◆ Problem to solve ◆
Take the material below and extract the lines from the one with "schools offer 8 - vangard shed" through the one with "Journées européennes du Patrimoine - Concert", word for word, without pictures.

◆ Information supplied ◆
....
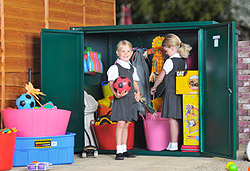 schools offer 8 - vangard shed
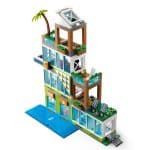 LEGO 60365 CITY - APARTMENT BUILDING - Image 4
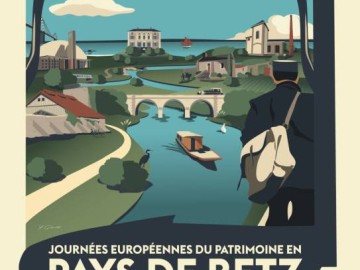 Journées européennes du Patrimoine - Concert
....
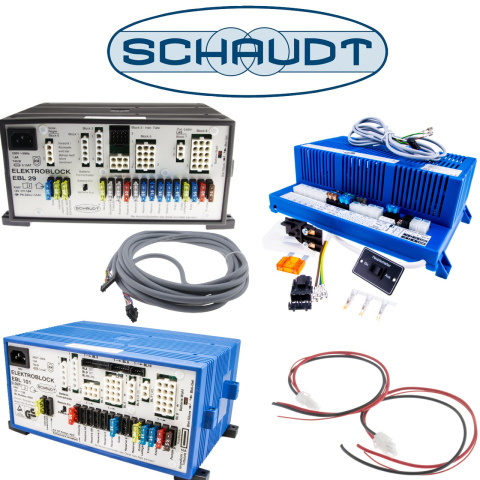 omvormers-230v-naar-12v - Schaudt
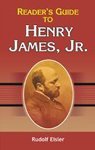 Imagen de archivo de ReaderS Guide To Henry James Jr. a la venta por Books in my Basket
....
◆ Written answer ◆
 schools offer 8 - vangard shed
 LEGO 60365 CITY - APARTMENT BUILDING - Image 4
 Journées européennes du Patrimoine - Concert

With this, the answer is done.